Copy out word for word the lines from the one holding "At what distance does" through the end of the records, both included.

Collected data
______

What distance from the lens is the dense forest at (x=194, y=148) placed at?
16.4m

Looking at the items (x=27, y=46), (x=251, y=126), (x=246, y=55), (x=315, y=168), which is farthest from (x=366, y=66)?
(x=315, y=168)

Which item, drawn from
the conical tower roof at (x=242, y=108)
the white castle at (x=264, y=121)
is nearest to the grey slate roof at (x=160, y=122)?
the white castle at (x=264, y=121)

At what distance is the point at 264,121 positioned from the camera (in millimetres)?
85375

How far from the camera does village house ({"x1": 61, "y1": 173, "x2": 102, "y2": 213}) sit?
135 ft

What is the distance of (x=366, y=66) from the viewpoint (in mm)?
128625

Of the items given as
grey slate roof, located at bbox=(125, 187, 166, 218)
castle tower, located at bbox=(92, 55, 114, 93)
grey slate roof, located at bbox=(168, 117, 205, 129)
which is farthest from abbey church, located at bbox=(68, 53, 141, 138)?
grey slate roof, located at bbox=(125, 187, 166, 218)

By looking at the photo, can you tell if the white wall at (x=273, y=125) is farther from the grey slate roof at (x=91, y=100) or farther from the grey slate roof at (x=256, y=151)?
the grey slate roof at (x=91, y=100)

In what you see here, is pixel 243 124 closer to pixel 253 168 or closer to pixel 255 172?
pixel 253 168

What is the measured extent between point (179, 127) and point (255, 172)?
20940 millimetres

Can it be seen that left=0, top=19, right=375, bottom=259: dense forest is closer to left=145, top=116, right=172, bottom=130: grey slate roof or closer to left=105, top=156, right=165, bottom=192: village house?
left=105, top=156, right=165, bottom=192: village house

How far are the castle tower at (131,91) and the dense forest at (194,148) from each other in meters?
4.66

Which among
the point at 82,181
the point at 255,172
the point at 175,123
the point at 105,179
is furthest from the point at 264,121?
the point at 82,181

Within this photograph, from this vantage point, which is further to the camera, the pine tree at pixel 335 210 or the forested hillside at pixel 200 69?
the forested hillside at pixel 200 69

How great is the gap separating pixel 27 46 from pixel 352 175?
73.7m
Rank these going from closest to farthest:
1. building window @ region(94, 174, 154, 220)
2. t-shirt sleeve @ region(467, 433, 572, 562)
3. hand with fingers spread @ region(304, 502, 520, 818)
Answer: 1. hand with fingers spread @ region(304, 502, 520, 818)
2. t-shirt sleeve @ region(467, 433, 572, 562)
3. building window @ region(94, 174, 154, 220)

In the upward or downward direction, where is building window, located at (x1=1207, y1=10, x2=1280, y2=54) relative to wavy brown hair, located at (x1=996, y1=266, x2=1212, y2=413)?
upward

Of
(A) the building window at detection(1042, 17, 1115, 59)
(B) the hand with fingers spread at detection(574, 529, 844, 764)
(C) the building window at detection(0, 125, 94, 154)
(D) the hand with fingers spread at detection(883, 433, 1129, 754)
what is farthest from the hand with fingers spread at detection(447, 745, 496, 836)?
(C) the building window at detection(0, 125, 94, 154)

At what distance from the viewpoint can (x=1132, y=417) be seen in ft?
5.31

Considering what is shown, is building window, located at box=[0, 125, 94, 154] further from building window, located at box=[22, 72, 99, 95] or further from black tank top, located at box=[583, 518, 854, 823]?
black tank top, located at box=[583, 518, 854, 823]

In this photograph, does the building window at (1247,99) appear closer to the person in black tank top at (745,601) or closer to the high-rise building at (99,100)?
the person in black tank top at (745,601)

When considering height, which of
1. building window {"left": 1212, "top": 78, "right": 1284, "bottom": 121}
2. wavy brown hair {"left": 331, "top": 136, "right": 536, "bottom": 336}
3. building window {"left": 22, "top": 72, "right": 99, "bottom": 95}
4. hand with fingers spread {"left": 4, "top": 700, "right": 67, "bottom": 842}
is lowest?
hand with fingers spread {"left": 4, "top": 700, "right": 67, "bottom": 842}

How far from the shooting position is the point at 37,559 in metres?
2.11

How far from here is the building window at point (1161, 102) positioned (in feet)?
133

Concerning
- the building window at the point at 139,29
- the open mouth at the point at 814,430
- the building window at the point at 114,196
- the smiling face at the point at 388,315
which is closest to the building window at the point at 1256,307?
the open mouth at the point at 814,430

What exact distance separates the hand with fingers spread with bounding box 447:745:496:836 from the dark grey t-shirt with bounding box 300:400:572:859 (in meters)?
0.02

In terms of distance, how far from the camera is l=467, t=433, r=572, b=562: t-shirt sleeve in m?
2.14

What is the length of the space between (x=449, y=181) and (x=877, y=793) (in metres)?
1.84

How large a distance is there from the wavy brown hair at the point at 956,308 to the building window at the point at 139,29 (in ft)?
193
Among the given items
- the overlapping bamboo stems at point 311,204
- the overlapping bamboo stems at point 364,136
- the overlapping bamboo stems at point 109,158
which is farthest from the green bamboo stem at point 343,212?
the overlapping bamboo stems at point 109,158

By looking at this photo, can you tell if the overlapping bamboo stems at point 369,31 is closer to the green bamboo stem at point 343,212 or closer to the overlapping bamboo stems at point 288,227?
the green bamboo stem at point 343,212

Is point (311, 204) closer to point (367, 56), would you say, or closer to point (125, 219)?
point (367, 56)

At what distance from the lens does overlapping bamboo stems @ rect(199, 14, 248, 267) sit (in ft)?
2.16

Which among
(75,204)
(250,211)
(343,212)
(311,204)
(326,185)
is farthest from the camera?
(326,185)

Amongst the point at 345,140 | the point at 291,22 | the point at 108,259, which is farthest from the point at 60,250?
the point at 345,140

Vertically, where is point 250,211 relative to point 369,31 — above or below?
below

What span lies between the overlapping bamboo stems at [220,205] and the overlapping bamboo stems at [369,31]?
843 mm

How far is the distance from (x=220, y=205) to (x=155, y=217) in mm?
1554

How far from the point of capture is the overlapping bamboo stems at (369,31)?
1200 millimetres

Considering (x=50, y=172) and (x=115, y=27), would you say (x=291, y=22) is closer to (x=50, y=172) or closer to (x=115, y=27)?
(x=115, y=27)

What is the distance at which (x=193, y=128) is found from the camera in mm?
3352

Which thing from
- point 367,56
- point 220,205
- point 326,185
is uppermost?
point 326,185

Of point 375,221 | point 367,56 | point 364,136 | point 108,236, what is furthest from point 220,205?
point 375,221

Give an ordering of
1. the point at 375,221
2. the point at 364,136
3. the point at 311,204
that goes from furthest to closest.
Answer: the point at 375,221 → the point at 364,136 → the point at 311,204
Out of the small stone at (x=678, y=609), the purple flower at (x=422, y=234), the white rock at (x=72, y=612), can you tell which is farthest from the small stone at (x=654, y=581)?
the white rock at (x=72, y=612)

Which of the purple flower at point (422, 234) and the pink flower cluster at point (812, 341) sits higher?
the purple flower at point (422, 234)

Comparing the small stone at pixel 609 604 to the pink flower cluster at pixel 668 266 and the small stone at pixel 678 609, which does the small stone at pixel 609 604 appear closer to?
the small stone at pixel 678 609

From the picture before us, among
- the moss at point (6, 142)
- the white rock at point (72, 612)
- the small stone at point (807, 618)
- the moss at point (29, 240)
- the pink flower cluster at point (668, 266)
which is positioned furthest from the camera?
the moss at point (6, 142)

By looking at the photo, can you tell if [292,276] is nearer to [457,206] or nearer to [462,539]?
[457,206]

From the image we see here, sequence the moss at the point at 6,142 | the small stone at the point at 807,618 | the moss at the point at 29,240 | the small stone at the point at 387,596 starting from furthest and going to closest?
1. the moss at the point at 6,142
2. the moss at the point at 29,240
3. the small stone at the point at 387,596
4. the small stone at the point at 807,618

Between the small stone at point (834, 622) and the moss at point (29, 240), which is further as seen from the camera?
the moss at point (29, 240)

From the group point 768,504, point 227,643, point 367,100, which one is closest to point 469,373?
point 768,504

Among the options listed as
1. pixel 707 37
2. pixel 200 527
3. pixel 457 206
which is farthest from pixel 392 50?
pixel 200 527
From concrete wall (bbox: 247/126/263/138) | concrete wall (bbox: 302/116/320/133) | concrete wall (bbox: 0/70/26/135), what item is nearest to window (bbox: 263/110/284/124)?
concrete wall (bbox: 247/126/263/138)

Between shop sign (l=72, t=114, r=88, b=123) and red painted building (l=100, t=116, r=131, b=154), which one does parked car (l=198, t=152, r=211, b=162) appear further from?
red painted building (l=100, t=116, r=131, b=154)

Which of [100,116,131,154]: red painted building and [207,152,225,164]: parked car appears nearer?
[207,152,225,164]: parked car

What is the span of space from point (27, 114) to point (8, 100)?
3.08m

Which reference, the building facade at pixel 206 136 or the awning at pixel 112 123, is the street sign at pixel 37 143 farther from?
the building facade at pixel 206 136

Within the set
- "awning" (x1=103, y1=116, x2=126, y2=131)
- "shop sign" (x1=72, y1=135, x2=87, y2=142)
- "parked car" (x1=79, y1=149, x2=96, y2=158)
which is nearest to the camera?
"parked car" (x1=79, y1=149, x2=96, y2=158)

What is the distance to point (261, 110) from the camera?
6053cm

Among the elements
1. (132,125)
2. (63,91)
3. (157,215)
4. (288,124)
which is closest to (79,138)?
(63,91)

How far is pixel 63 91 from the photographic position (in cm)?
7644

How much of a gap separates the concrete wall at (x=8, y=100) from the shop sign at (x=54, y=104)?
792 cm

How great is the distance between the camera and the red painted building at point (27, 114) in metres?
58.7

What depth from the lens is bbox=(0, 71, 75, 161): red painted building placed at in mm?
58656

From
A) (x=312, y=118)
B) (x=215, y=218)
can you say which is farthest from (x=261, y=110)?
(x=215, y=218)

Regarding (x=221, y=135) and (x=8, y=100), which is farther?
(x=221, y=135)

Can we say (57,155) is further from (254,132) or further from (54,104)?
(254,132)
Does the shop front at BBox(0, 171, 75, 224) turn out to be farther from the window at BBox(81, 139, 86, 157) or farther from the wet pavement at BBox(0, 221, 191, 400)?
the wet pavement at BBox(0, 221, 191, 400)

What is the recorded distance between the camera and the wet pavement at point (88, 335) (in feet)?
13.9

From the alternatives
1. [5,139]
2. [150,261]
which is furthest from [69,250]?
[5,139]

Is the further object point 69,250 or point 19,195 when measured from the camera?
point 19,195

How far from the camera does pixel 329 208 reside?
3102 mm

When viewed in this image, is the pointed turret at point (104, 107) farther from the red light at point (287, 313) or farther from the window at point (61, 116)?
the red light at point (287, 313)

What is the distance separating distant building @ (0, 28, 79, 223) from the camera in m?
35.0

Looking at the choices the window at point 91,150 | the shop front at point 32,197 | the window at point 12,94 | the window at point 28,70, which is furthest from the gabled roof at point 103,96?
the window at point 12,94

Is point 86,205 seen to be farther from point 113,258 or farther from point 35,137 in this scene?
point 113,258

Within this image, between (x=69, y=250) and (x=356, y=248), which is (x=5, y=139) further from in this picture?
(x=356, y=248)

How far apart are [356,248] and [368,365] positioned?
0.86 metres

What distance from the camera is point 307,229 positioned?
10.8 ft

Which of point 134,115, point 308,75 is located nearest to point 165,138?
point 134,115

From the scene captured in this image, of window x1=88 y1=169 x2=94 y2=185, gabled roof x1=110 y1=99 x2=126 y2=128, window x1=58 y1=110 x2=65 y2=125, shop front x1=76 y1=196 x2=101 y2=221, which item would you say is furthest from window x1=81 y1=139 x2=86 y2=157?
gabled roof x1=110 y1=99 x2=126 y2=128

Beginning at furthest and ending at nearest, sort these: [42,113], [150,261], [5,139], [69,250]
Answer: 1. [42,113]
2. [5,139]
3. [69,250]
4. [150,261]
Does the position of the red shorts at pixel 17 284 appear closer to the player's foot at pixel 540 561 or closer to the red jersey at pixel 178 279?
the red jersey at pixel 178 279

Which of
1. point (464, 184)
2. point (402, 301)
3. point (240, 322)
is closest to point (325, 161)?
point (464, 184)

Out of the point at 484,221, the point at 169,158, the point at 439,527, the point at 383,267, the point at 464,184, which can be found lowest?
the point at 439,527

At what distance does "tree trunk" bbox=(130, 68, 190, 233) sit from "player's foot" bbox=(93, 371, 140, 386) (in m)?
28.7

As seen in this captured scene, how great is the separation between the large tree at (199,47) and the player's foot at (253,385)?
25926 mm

______

Task response »
At what distance does "tree trunk" bbox=(130, 68, 190, 233) sit from "player's foot" bbox=(93, 371, 140, 386) (in m)?
28.7

As seen in this captured scene, how great is the separation between the large tree at (199,47) and the player's foot at (253,385)?
25926 mm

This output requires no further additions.